- [Text for analysis]:
Variable rate computer technology married to a satellite tractor guidance system has proven once again to dramatically reduce input costs. This time iT was in using nematicides to control nematode populations in Arizona.
“By pinpointing the exact location of large concentrations of root knot nematode numbers in the field, we applied 56 percent less Telone II compared to injecting the material across the entire field,” according to Randy Norton, UA regional Extension specialist and director of the Safford Agricultural Center in Safford, Ariz. “The procedure increased yield by more than 500 pounds of lint per acre in areas with the worst nematode populations.”
Root knot nematodes attack the cotton plant's young tap and secondary roots, which reduces the ability to intake water and nutrients. Above ground symptoms include stunting and skippy stands.
Norton led the UA research on a 19.2-acre demonstration block in a grower's field in Safford. During the '05 cotton harvest, yield maps were created and special software created a prescription map for targeted nematode treatment for the ‘06 crop year. The map illustrated that just 8.1 acres needed treatment.
Telone II is commonly injected across entire cotton fields in Arizona. Dow AgroSciences, the manufacturer of Telone II, donated the nematicide for the UA project. A grant from the UA Integrated Pest Management program funded the development of a six-row injection implement built by AZ Drip in Coolidge, Ariz.
In February, global positioning satellite and geographical information system technology guided the tractor across the field while a computer varied the rate of Telone II based on nematode populations.
Norton said, “With a current market value for Telone II of approximately $11 per gallon, this would equate to a $55 per acre cost just for material. In the test field where 42 percent of the acreage was treated, the input cost for the material would fall to $23 per acre.”
From 2001-2005, more than 18,000 gallons of Telone was applied annually to Arizona cotton production systems. The UA-proven technology has the potential to reduce Telone II use by Arizona cotton growers by 10,000 gallons annually — an estimated $110,000 savings to growers.
Shift testing site
Norton will shift tests to another Safford field and generate soil texture data in ‘07, plus conduct tests in Coolidge, Ariz.
Norton cautioned that nematode distribution is highly variable across Arizona and some areas may require application across an entire field for adequate control. In some places, results could be greater than in the UA study.
He said the same technology holds savings opportunities for crops like grains and vegetables.
“When I started work in GPS/GIS, we actually did some work with phosphorus fertilizers based on yield. We collected the yield map and then developed a prescription application map so we bumped up the fertilizer level in lower yielding areas.” While no yield increase resulted, 27 percent less fertilizer was needed to maintain the same yield.
With so many possibilities, the mission remains clear — controlling growers' input costs and creating a safer environment through reduced chemical use.
“Farmers and ranchers in the United States are competing in a global economy with markets influenced by countries with relatively inexpensive input costs while input costs for U.S. producers have continued to rise,” Norton said. “In an effort to reduce cotton growers' production costs, we are researching ways to utilize new innovative technologies like GPS and GIS to improve farming system efficiencies with respect to both agronomics and the environment.”

- [Recorded information]:

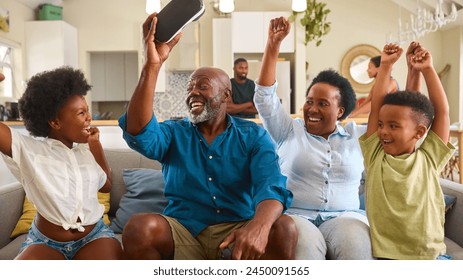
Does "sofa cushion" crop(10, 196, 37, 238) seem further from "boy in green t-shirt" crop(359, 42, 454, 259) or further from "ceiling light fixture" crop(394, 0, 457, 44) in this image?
"ceiling light fixture" crop(394, 0, 457, 44)

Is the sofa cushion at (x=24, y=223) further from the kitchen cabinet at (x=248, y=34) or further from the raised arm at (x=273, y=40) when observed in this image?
the kitchen cabinet at (x=248, y=34)

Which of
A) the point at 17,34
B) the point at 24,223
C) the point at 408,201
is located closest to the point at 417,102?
the point at 408,201

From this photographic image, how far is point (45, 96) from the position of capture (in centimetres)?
97

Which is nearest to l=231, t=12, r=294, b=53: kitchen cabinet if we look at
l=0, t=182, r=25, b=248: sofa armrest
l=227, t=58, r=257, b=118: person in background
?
l=227, t=58, r=257, b=118: person in background

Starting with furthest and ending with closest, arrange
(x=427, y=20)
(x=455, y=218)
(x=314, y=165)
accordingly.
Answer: (x=427, y=20)
(x=455, y=218)
(x=314, y=165)

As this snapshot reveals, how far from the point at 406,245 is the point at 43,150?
2.70 feet

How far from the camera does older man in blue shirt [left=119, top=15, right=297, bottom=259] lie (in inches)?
39.9

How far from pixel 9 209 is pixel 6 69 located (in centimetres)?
350

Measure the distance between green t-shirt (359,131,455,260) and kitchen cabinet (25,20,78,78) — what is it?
491 cm

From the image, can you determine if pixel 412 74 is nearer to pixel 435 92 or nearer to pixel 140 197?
pixel 435 92

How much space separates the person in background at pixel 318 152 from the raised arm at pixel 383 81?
0.23 m

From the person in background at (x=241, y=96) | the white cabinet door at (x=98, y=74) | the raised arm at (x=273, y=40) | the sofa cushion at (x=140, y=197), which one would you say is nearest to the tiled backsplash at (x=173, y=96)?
the white cabinet door at (x=98, y=74)

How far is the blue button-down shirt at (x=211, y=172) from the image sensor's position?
44.1 inches

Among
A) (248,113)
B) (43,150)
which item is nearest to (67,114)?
(43,150)
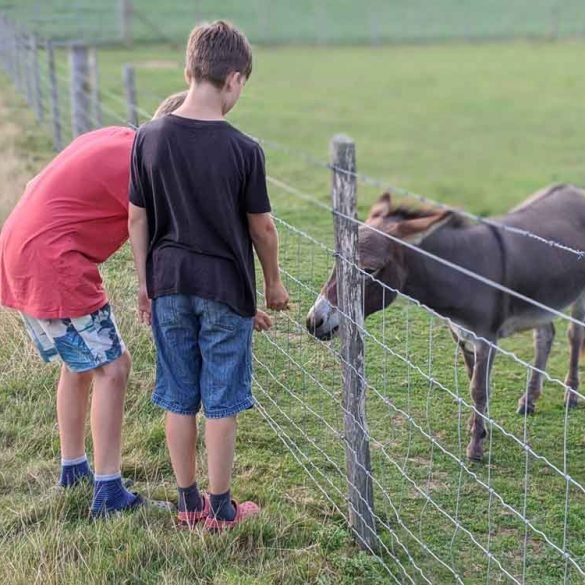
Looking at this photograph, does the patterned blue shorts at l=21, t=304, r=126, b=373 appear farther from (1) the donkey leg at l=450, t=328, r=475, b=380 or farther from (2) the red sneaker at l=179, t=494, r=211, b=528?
(1) the donkey leg at l=450, t=328, r=475, b=380

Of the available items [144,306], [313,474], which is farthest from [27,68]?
[144,306]

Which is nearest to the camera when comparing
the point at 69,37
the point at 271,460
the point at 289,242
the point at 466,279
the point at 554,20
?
the point at 271,460

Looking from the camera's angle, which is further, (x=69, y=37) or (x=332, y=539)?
(x=69, y=37)

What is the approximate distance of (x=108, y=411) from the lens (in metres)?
3.95

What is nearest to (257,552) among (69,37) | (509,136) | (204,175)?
(204,175)

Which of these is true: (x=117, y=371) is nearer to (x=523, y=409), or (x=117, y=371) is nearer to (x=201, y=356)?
(x=201, y=356)

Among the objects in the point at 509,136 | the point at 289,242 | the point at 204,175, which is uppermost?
the point at 204,175

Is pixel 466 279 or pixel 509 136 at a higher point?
pixel 466 279

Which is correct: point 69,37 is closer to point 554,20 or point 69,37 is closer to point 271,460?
point 554,20

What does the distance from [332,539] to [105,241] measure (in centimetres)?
144

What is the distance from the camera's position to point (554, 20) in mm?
41250

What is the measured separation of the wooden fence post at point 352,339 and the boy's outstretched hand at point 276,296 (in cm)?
21

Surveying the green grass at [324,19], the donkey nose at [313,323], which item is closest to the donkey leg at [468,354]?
the donkey nose at [313,323]

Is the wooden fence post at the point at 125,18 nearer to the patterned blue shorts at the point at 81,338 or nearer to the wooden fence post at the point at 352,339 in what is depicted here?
the patterned blue shorts at the point at 81,338
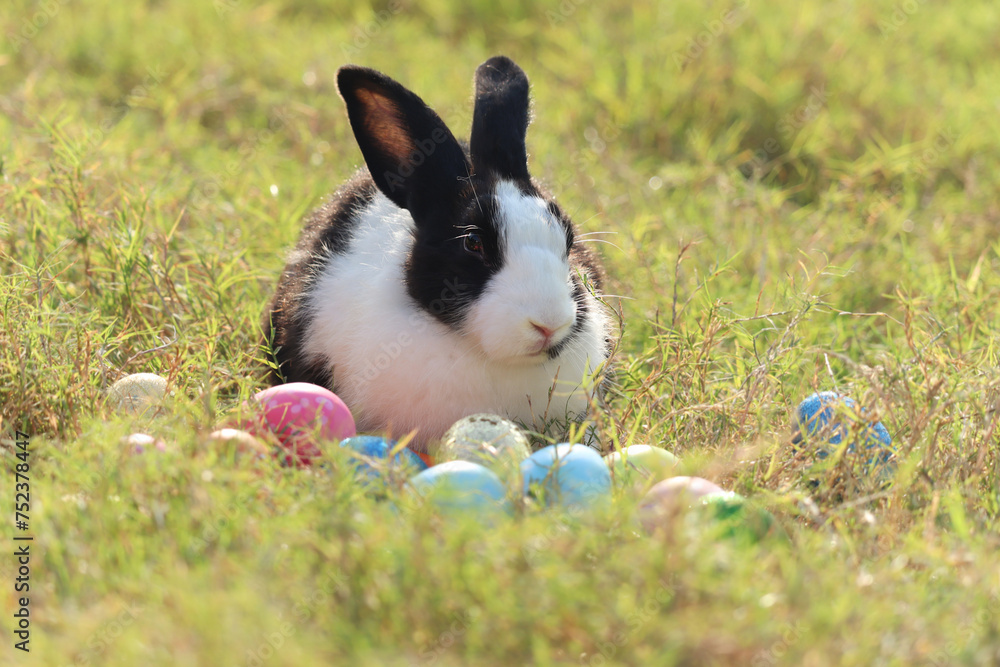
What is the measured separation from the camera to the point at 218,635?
1.67m

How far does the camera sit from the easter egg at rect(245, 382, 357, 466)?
2539mm

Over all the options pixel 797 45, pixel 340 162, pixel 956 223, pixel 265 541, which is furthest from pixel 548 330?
pixel 797 45

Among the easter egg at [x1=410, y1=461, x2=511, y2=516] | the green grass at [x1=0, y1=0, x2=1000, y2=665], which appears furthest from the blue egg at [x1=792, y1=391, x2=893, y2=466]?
the easter egg at [x1=410, y1=461, x2=511, y2=516]

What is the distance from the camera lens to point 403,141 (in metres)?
A: 3.00

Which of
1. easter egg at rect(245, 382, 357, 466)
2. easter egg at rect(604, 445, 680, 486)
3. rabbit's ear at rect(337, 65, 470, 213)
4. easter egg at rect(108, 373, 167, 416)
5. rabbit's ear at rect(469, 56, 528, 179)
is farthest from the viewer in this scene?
rabbit's ear at rect(469, 56, 528, 179)

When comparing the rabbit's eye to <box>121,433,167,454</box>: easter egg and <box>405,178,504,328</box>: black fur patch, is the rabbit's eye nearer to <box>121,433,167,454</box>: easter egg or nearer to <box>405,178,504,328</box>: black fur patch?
<box>405,178,504,328</box>: black fur patch

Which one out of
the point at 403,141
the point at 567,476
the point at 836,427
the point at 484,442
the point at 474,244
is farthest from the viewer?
the point at 403,141

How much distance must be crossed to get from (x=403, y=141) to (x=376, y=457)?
1.00 metres

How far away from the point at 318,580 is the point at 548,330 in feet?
3.49

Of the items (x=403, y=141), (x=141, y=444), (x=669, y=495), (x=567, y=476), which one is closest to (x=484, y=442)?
(x=567, y=476)

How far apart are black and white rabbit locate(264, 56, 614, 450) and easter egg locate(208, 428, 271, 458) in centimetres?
55

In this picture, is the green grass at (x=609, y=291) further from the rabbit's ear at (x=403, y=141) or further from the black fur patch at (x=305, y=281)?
the rabbit's ear at (x=403, y=141)

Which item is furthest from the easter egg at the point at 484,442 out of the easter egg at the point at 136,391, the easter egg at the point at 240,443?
the easter egg at the point at 136,391

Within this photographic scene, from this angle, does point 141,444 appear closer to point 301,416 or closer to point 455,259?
point 301,416
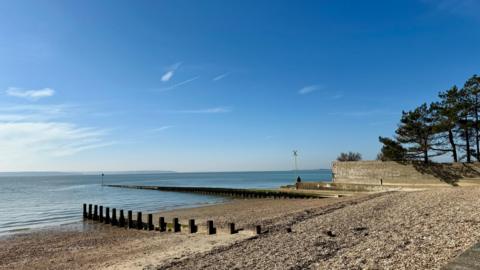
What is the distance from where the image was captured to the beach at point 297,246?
740cm

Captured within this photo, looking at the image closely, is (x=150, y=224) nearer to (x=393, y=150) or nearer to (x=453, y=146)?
(x=393, y=150)

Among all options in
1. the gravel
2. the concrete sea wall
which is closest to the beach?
the gravel

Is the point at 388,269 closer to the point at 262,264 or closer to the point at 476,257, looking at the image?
the point at 476,257

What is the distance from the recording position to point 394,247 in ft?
26.1

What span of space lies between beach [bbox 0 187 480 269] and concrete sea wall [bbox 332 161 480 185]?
19686mm

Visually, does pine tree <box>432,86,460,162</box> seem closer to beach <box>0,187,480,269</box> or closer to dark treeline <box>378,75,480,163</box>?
dark treeline <box>378,75,480,163</box>

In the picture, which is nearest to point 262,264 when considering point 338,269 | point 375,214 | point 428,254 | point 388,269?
point 338,269

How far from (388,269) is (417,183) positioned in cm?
3004

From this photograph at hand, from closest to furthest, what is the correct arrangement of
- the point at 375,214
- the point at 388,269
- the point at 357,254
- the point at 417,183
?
1. the point at 388,269
2. the point at 357,254
3. the point at 375,214
4. the point at 417,183

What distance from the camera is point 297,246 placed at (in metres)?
9.41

- [Exercise requirements]:
a - Reproduce the stretch of the nematicide article from "Variable rate computer" through "and skippy stands.".
b - Decide whether each statement agrees with the nematicide article, answering yes or no and quoting the words that settle it: (i) The demonstration block covered 19.2 acres. (ii) The phosphorus fertilizer work produced a yield increase. (iii) Dow AgroSciences funded the six-row injection implement.

- [Exercise solutions]:
a -
Variable rate computer technology married to a satellite tractor guidance system has proven once again to dramatically reduce input costs. This time iT was in using nematicides to control nematode populations in Arizona.
“By pinpointing the exact location of large concentrations of root knot nematode numbers in the field, we applied 56 percent less Telone II compared to injecting the material across the entire field,” according to Randy Norton, UA regional Extension specialist and director of the Safford Agricultural Center in Safford, Ariz. “The procedure increased yield by more than 500 pounds of lint per acre in areas with the worst nematode populations.”
Root knot nematodes attack the cotton plant's young tap and secondary roots, which reduces the ability to intake water and nutrients. Above ground symptoms include stunting and skippy stands.

b -
(i) Yes: "Norton led the UA research on a 19.2-acre demonstration block in a grower's field in Safford."
(ii) No: "While no yield increase resulted, 27 percent less fertilizer was needed to maintain the same yield."
(iii) No: "A grant from the UA Integrated Pest Management program funded the development of a six-row injection implement built by AZ Drip in Coolidge, Ariz."